A class-action lawsuit challenges the permanent exclusion of people with felony convictions from serving on juries.

By Jay A. Fernandez

When Manhattan resident Daudi Justin was studying for his undergraduate degree at Columbia University in 2016, he received a jury summons. He was astonished to learn that he was permanently disqualified from serving on a jury because of a past felony conviction. Justin had been arrested for drug possession nearly a decade earlier, an experience in part that prompted him to pursue a law degree to fight for prisoners’ rights. Now a staff attorney with the Neighborhood Defender Service of Harlem, he represents clients in the same courts that bar him from sitting on juries.

Justin is co-lead plaintiff in a first-of-its-kind class-action lawsuit, Justin v. Tingling, filed in federal district court in Manhattan in December 2022 by the New York Civil Liberties Union (NYCLU). The case challenges the permanent exclusion of people with felony convictions from serving on juries. Decades of racialized policing and prosecution targeting Black residents have resulted in the mass disenfranchisement of Black people in Manhattan from the jury pool. A jury ban mocks the very idea of the equal administration of justice and the guarantee of an impartial jury.

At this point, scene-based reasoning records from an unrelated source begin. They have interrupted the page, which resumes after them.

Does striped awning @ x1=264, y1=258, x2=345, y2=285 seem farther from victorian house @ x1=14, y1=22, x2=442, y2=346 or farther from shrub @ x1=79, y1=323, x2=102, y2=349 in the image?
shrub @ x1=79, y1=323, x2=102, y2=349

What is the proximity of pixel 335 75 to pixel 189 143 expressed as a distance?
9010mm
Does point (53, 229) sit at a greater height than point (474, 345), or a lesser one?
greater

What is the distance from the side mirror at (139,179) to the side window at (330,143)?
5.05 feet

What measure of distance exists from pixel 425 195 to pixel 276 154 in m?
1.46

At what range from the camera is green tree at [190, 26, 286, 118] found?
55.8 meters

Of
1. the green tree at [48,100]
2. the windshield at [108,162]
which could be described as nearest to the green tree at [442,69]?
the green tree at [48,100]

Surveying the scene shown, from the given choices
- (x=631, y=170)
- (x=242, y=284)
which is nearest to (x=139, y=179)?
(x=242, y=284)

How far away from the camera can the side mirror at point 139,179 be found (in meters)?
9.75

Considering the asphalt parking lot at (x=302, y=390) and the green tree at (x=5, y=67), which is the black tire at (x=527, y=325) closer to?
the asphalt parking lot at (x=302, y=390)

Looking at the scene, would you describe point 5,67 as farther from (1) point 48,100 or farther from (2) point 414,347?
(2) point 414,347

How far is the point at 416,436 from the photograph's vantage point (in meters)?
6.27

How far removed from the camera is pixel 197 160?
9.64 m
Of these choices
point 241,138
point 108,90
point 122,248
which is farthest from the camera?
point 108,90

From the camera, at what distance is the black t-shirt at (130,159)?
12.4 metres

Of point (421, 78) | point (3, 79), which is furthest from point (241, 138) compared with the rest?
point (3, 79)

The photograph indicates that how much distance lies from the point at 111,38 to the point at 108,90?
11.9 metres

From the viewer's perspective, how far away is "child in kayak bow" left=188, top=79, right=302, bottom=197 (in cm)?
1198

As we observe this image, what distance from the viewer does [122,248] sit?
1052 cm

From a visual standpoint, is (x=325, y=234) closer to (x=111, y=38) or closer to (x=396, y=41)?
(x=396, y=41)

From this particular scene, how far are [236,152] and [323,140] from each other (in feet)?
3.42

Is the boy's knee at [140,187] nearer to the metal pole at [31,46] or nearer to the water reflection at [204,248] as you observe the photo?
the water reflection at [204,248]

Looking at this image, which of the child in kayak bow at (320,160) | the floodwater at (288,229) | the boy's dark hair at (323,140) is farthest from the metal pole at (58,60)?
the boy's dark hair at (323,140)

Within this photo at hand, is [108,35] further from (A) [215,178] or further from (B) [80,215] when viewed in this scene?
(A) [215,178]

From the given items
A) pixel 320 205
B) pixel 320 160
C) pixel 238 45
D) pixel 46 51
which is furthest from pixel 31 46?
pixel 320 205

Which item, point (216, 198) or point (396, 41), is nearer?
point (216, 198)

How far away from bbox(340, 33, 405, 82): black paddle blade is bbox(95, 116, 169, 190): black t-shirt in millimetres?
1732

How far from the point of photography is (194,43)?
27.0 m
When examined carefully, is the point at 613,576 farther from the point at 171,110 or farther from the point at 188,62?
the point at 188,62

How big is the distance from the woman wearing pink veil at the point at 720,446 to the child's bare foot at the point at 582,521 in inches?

“People [on juries] interpret things differently and may not understand the context of certain evidence that’s produced,” says Justin. “That’s why it’s harmful not having that diversity of perspective in the jury pool. We lose out on justice.”

Taking an approach that has proven effective in voter discrimination cases, the NYCLU is using statistical patterns of gross racial discrimination to argue against the jury ban in New York County. A favorable ruling could provide a legal blueprint for challenging similar criminal-record-based disqualifications state and nationwide. Manhattan has the worst disparities in arrest and conviction rates between Black people and white people of any county in the state. Approximately 25 percent of Manhattan’s otherwise eligible Black residents — a staggering 38,000 people — have been disqualified from jury service. Justin’s 2009 conviction came in the midst of a 20-year period during which Black people in Manhattan were convicted of felonies at a rate more than 21 times greater than white people. And the crime of which he was convicted — a remnant of the racist Rockefeller Drug Laws, which provided harsh sentences for drug offenses — is now classified as a misdemeanor.

The NYCLU also continues to advocate for the passage of the Jury of Our Peers Act, which would repeal New York’s lifetime categorical ban on jury service by people with past felony convictions. The bill, which will begin the 2024 legislative session on the chamber floor, moved through Assembly committees last year. In partnership with Assemblymember Jeffrion Aubry, the NYCLU has garnered support for this critical bill among advocacy groups and recruited co-sponsors.

Jury service is a fundamental right. It holds law enforcement, prosecutors, and judges accountable in a criminal legal system that is inherently biased.

“If more individuals who feel a certain way about the system are on the jury, they have the power to determine the cases,” says Justin. “So not only is jury duty participating in the democratic process, it’s also a way of exercising your political power.”